See also the entries 'Icon' and 'Iconicity' by Göran Sonneson in Paul Bouissac (ed.) Encyclopedia of Semiotics (Oxford: OUP, 1998), 293-94 and 294-97; and the relevant entries in Winfried Nöth's Handbuch der Semiotik (Stuttgart: J.B. Metzler, 2000): esp. 'Ikon und Ikonizität', 193-98; 'Sprachliche Ikonizität', 329-31; 'Motivation', 340; 'Ikonizität und Konventionalität, 345-46; et passim.

Iconicity as a semiotic notion refers to a natural resemblance or analogy between the form of a sign (‘the signifier’, be it a letter or sound, a word, a structure of words, or even the absence of a sign) and the object or concept (‘the signified’) it refers to in the world or rather in our perception of the world. The similarity between sign and object may be due to common features inherent in both: by direct inspection of the iconic sign we may glean true information about its object.
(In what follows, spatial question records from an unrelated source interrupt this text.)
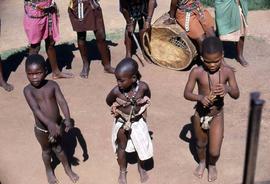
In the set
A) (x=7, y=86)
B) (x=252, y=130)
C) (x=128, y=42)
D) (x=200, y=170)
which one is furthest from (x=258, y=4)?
(x=252, y=130)

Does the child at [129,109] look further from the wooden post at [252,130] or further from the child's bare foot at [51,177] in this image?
the wooden post at [252,130]

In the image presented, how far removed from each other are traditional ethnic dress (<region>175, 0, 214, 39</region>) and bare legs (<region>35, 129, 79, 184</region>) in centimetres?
233

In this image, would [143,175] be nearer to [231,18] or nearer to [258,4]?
[231,18]

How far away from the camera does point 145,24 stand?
6.16 meters

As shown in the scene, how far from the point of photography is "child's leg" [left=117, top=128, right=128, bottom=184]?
13.5ft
In this case we speak of ‘imagic’ iconicity (as in a portrait or in onomatopoeia, e.g. ‘cuckoo’) and the sign is called an ‘iconic image.’

When we have a plurality of signs, the analogy may be more abstract: we then have to do with diagrammatic iconicity which is based on a relationship between signs that mirrors a similar relation between objects or actions (e.g. a temporal sequence of actions is reflected in the sequence of the three verbs in Caesar’s dictum “veni, vidi, vici”): in this instance, the sign (here the syntactic structure of three verbs) is an ‘iconic diagram.’ Obviously, it is primarily diagrammatic iconicity that is of great relevance to language and literary texts.

Both imagic and diagrammatic iconicity are not clean-cut categories but form a continuum on which the iconic instances run from almost perfect mirroring (i.e. a semiotic relationship that is virtually independent of any individual language) to a relationship that becomes more and more suggestive and also more and more language-dependent.

A similar continuum informs the categories of what has been termed primary diagrammatic iconicity and second degree diagrammatic iconicity. In the first there is still some language independent (semiotic) relation present, e.g. temporal order – as in the “veni, vidi, vici”-example. In the second category, the semiotic relation has become marginal and it is the linguistic relation between the forms used that suggests a similar relation between the concepts it refer to. Thus in the “veni, vidi, vici”-example above, the formal similarity of the three verbs iconically also reflects a similarity of the three actions referred to. For this formal concordance additionally emphasises the ease with which Caesar’s conquest took place: each verb consists of two syllables, each syllable (formed by a consonant and vowel) is of the same length and each starts with the same consonant (v). This type of second-degree iconicity plays a role in folk etymology, in word formation, in sound-symbolism, and it is used to great effect in poetry.

Contrary to the Saussurean idea that language is fundamentally if not exclusively arbitrary (or in semiotic terms, ‘symbolic’), considerable linguistic research in the twentieth century has shown that iconicity operates at every level of language (phonology, morphology, syntax) and in practically every known language. Recent literary criticism has confirmed that iconicity is also pervasive in the literary text, from its prosody and rhyme, its lineation, stanzaic ordering, its textual and narrative structure to its typographic layout on the page.

Quite generally, it is important to realise that the perception of iconicity in language and literary texts is semantically motivated. Hence, the interpretative process must always move from meaning to form and never the other way round. Thus, the perception of iconic features in language and literature depends on an interpreter who is capable of connecting meaning with its formal expression. What is true of all signs is also true of an iconic sign: it is not self-explanatory.